Commentary. Dr. Alston says, “There is a Libellus (De Betonica) attributed commonly to Augustus’s physician, Antonius Musa, by some to L. Apuleius, of which there are said to be very ancient MSS.” We have seen the work mentioned by Alston. It is published Tiguri, A.D. 1537, with notes by Humelbergius. It is a small work, occupying scarcely four leaves in octavo. The author commences with a dedication to Augustus, in which he informs the emperor that the betony is useful for forty-seven complaints, which he proceeds to enumerate, after giving a short description of the herb. He says of it, “Cestron vocatur, etiam psychotrophon, siquidem frigidis reperitur in locis, radicibus tenuibus, thyrso tenui ultra cubitum quadrangulo, foliis quercui similibus, boni odoris, semine in summitate thyrsi spicato, modo thymbræ.” The following are some of the cases in which he recommends it: For fractures of the head, as an external application; for pains of the eyes in a fomentation; for pains in the teeth, boiled in old wine or vinegar; for consumption and difficulty of breathing; for complaints of the liver, spleen, and kidneys; as a purgative when given to the amount of four drachms in eight cyathi of hydromel; for calculus; for dropsy; to prevent intoxication; as an antidote to poisons and the bites of venomous reptiles and mad dogs; for gout, &c. Many different opinions, as stated by Sprengel, have been entertained respecting this herb. Perhaps, as he suggests, it may have been the Rumex Hydrolapathum or Aquaticus. The κεστρεὺς of Dioscorides he thinks is the B. alopecurus. But for the general literature of this subject, we must refer to our discussion on it in the Appendix to Dunbar’s Greek Lexicon. The betony held a place in the Materia Medica down to a very late period. Both Dioscorides and Pliny recommend it in hæmoptysis and purulent affections of the chest, and it enters as an ingredient into several of Myrepsus’s antidotes for dysentery and cæliac affection. Celsus mentions it only in one place, where he says of it, that it is an useful application to the stings of venomous snakes (v, 27, 10.) For the Arabians, see in particular Serapion (322), and Averrhoes (Coll. v, 42.) Our old herbalists and other modern authorities who treat of betony, praise it as a vulnerary herb, and as being possessed of diuretic and emmenagogue faculties.
Βηχίον,
Tussilago, Coltsfoot, it is also called Bechicon; it is so named from its proving useful for coughs, and orthopnœa in fumigations; and it is composed of a hot and watery substance.
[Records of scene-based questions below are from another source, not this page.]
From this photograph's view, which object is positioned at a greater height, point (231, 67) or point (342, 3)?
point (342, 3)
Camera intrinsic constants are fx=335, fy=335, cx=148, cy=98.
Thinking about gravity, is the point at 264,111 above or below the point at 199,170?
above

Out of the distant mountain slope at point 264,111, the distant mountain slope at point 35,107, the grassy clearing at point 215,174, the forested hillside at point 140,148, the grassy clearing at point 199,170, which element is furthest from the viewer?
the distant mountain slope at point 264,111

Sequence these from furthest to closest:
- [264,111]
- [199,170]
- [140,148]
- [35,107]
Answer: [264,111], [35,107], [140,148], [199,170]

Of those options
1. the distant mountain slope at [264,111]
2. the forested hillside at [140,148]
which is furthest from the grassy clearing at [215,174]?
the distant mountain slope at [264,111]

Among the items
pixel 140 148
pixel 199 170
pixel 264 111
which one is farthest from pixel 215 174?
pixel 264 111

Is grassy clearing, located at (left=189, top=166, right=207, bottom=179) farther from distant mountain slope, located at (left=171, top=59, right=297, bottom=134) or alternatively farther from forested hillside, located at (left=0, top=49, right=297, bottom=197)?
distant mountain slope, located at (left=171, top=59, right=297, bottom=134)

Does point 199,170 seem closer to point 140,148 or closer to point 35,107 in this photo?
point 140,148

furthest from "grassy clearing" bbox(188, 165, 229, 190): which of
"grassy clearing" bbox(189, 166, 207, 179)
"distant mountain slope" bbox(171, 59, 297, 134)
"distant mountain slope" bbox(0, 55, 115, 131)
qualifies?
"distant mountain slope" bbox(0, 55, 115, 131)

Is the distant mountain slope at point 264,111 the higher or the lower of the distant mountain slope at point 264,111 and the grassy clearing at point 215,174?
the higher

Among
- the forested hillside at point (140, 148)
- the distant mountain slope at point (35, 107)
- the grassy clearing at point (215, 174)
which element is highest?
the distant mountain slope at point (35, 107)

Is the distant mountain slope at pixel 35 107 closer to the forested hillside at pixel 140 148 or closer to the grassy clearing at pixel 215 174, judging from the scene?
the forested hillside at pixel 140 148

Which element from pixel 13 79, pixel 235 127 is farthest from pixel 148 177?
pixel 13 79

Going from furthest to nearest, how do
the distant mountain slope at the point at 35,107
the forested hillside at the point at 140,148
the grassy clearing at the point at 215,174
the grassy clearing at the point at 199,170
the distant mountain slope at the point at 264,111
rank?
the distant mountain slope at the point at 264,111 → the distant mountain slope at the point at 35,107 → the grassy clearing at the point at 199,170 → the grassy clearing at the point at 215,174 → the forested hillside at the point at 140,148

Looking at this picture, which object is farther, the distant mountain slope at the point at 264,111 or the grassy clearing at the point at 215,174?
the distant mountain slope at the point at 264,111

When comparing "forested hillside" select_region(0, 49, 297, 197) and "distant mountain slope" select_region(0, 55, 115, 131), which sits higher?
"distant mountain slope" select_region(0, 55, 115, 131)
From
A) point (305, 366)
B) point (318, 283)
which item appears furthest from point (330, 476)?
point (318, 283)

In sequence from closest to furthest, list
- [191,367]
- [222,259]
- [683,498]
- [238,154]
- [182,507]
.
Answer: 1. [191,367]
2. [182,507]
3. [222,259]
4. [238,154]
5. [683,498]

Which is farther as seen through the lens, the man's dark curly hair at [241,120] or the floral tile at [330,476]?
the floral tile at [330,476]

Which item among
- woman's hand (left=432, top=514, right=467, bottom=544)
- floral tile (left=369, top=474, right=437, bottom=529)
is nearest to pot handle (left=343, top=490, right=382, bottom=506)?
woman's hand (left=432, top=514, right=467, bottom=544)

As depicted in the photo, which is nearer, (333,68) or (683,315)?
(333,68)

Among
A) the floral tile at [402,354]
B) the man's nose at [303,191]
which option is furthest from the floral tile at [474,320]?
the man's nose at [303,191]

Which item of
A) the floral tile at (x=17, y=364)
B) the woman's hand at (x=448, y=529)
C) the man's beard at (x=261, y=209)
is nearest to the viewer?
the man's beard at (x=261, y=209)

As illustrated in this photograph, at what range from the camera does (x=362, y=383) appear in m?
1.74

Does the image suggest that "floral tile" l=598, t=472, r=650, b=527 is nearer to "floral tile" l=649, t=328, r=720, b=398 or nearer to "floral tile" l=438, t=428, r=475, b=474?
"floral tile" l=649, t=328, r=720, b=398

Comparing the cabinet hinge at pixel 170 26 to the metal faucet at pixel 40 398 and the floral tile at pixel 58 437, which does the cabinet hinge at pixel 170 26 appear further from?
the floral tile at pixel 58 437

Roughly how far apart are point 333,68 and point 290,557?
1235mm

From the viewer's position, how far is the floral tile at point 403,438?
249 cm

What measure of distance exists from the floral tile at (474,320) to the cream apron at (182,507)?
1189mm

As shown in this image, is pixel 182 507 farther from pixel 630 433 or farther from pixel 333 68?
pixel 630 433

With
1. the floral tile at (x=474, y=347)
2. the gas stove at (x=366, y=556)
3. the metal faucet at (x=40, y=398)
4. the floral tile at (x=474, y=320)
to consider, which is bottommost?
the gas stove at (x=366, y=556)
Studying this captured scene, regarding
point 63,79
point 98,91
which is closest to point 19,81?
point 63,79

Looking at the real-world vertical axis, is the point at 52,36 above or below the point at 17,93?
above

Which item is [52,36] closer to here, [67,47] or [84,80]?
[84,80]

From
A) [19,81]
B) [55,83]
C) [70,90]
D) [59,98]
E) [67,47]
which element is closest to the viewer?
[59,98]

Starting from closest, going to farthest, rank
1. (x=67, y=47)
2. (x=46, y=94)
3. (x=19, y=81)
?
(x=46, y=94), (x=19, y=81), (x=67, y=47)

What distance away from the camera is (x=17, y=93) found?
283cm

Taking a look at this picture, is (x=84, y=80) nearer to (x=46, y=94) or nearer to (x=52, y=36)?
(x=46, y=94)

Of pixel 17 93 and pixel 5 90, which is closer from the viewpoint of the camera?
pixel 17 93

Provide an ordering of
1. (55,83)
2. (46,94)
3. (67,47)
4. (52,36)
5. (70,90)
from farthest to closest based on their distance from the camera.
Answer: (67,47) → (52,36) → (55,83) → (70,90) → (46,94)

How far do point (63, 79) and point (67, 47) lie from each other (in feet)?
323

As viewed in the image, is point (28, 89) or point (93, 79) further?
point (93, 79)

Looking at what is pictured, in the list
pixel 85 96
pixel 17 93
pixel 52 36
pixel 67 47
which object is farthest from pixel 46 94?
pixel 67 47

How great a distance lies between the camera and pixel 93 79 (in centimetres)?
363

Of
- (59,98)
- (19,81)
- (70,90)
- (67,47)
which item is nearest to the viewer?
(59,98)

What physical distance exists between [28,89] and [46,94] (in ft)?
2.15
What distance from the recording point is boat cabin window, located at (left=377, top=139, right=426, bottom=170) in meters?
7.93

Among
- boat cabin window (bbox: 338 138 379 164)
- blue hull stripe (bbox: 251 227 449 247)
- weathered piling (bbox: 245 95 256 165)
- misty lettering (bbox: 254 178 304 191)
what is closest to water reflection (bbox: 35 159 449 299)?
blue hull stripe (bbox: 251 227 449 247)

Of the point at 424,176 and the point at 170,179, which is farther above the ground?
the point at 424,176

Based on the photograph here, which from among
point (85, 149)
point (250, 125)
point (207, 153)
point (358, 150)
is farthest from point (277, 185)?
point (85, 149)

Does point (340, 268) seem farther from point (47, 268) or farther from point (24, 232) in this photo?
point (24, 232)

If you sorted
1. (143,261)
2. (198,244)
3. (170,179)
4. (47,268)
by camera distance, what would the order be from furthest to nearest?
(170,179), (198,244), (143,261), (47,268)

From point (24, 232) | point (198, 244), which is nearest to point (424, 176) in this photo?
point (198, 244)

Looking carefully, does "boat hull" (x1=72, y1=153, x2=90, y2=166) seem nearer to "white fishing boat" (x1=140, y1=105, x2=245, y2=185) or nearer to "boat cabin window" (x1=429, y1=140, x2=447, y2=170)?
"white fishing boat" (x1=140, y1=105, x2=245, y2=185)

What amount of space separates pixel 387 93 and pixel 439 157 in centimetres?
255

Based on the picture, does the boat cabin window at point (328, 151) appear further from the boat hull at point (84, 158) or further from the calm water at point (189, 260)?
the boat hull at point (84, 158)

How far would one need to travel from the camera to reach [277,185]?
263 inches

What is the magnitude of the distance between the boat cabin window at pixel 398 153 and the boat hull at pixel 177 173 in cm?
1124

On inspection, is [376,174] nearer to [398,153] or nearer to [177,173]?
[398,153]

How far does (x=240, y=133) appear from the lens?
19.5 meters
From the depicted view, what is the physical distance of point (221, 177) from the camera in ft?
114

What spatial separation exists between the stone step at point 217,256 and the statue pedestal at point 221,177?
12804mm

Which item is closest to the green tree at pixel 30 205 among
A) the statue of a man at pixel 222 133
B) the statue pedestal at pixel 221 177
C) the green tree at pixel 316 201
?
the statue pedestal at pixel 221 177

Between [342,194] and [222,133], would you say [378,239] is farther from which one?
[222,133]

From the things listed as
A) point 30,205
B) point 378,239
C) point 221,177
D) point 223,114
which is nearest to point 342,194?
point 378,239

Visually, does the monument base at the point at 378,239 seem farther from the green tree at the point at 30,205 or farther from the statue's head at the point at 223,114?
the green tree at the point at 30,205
Commentary. It is the Tussilago Farfara, or Coltsfoot. Both Dioscorides and Galen recommend it in fumigations for the cure of coughs, and this reputation it has retained down to the present day. Though now expelled from our Dispensatories, a patent medicine, prepared from coltsfoot, is still in considerable celebrity. It is retained in the modern Greek Pharmacopœia (p. 67.)